> [Given passage]:
········
The Roadways bus jolted and banged along a narrow strip of broken blacktop, its battered steel frame held together with half-stripped bolts. Swerving or screeching to an abrupt slowdown every few seconds it narrowly avoided a continuous stream of hazards including cyclists, pedestrians, goats, carts pulled by oxen, and crevasses in the pavement sufficient to snap an axle. My native friends had insisted that I occupy the prime spot on the bench we had managed to secure – the window seat. Even so, four of us were crammed into a space made for two and a half. Our fourth team member’s left-most pelvic bone clung precariously to the last inch of seat, his knees enduring the pushing and shoving of those packed in the aisle like upright sardines. The 20-pound video projector, too precious to risk leaving with the rest of our gear up front in the bus cockpit, occupied mine and Janardhan’s laps and by the second hour, had rendered my legs numb. I gleaned valuable millimeters of extra body room by letting my elbow protrude daring inches beyond the half-open window, but at risk of losing it to a passing vehicle. Here in northern India the game of “chicken” has been perfected and refined to an art form and I had by now given up the white-knuckles-cringe-and-wait-for-the-crash saucer-eyed terror that grips rookies at their first spin on an Indian road.
········
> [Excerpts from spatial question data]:
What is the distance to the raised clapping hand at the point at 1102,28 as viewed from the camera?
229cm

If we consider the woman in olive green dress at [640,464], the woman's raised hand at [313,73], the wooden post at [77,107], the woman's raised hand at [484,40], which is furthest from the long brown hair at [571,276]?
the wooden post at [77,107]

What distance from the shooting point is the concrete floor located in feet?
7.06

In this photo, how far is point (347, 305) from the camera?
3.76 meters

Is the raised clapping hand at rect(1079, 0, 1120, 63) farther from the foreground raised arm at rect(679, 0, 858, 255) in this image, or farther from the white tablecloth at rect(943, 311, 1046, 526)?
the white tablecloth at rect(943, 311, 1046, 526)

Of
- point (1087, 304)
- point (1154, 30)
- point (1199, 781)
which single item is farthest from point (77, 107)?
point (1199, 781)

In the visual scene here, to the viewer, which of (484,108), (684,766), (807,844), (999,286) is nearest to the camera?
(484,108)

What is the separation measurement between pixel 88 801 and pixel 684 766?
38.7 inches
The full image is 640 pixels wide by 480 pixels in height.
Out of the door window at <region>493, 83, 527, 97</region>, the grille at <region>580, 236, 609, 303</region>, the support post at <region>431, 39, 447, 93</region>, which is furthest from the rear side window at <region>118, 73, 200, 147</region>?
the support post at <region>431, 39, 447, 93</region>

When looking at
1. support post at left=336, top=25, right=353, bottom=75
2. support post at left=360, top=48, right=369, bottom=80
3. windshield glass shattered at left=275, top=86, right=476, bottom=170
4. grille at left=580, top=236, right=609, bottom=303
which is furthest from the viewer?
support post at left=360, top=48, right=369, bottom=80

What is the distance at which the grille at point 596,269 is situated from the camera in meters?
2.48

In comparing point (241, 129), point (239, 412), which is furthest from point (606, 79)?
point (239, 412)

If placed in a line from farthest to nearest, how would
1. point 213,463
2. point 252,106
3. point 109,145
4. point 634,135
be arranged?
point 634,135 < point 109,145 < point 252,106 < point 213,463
········
> [Exercise 1]:
Answer these about the bus ride passage:
(a) Which spot on the bench did the narrator's friends insist the narrator take?
(b) How much did the video projector weigh?
(c) In which part of India does the ride take place?
> [Exercise 2]: Write what comes next in the passage about the bus ride through northern India, starting after its final sentence.
Nothing in the lines is needed for this work.

> [Right answer 1]:
(a) The window seat.
(b) 20 pounds.
(c) Northern India.

> [Right answer 2]:
A diagonal crack bisected the thin slab of glass constituting my window. Loosely fixed in a metal track, it rattled back and forth at every jolt and jounce but managed not to shatter. On the seat back ahead of us ripped upholstery exposed the seat’s urethane innards and provided a convenient pocket where other passengers had deposited candy wrappers, empty chewing tobacco packets and cigarette butts.
The roar of the ancient diesel Tata died, replaced by the tortured screech of shoeless brakes hitting the drums. The bus rocked to a near standstill, rolled forward and bumped down off a ledge. Then the engine gunned and we lurched forward once more. Pavement behind, dust billowed up on either side of the lumbering steel box, obscuring vision. The monsoon had long passed and not a drop of precipitation had touched this dirt road in weeks. Though passengers dutifully slid their windows shut, the powdery brown haze still boiled in, blanketing us with grime. But hardly a cough or sneeze was heard for men had already fished in their pockets for rumals and women had engaged the ends of their saris. In moments the brown hands of the 100-some passengers on the 38-seater bus pressed makeshift dust masks over nose and mouth and continued their ride unflurried.
Krishna leaned across Janardhan and me to peer out the window. Scanning the landmarks, he searched for a clue to our whereabouts. Soon he exclaimed, “Aa gaya, chalo!” We had arrived, and there was no time to lose because exiting the bus is the most difficult part of the ride.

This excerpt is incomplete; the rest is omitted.